Type IV and V civilizations

Artist's depiction of the multi-verse.

Artist's depiction of the multi-verse.

When Nicholai Kardeshev initially propsed his scale, he did not think it was necessary to specify anything beyond a Type III civilization. But since then, other scientists have expanded the scale to include Type IV and Type V civilizations. After a civilization reaches Type III status harnessing not just the energy of all the stars in their home-galaxy but also the energy generated by the supermassive blackhole at the heart of their galaxy, they will ultimately go on to colonize other galaxies. After the passage of about one hundred thousand to one million years, even the galaxies beyond their observable universe could be colonized if, by then, they have developed faster-than-light (FTL) spaceships capable of reaching those distant galaxies which, due to the expansion of the universe, would be receding away from them faster than the speed of light. Eventually, after many eons, they might settle all of the galaxies in their universe and transition to a Type IV civilization—a civilization which harnesses all of the energy from all of the galaxies within their universe.
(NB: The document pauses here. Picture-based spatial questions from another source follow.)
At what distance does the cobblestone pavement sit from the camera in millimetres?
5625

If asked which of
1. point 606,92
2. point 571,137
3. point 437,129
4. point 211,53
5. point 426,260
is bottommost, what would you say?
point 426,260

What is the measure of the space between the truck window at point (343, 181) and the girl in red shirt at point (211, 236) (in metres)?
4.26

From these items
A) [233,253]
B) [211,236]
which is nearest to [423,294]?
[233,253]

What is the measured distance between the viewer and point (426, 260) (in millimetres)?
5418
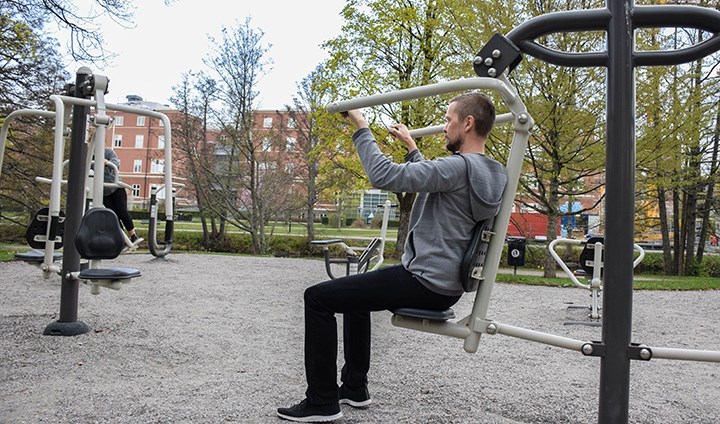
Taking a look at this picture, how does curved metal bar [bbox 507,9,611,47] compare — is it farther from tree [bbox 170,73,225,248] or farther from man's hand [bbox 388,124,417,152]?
tree [bbox 170,73,225,248]

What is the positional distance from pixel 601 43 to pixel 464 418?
981 centimetres

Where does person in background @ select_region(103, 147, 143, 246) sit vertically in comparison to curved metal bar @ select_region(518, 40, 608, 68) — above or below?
below

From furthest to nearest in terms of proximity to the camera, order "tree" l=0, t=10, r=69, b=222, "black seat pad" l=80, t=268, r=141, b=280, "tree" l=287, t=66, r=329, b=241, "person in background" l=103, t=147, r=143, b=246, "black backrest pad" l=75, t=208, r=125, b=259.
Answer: "tree" l=287, t=66, r=329, b=241
"tree" l=0, t=10, r=69, b=222
"person in background" l=103, t=147, r=143, b=246
"black backrest pad" l=75, t=208, r=125, b=259
"black seat pad" l=80, t=268, r=141, b=280

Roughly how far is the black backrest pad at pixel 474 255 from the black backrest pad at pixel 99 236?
2288 millimetres

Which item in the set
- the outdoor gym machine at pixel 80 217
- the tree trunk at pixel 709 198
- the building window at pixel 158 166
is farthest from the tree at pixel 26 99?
the tree trunk at pixel 709 198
According to the many-worlds interpretation of quantum mechanics, we live in a sea of \(10^{500}\) other universes. And, according to Kip Thorne's work studying the solutions to the Einstein field equations, it is theoretically possible (according to the known laws of physics) to construct a rotating black hole which is connected by a traversable wormhole (that is, a wormhole you could travel through) to a black hole in other universes. These wormholes are like "highways through hyperspace" which K4 civilizations can traverse to reach other universes. Perhaps, such a civilization would go on to colonize all of the \(10^{500}\) other universes in the multiverse and transition to a Type V civilization—a civilization which harnesses all of the energy in the multi-verse. It is difficult to imagine such beings. They would be like gods which, according to Michio Kaku, could birth other universes.


This article is licensed under a CC BY-NC-SA 4.0 license.

Notes

1. Our solar system is surrounded and encompassed by an enormous sphere (with a radius of about one light-year) of trillions of icy comets. It is now believed that many other solar systems contain their own version of the Oort cloud.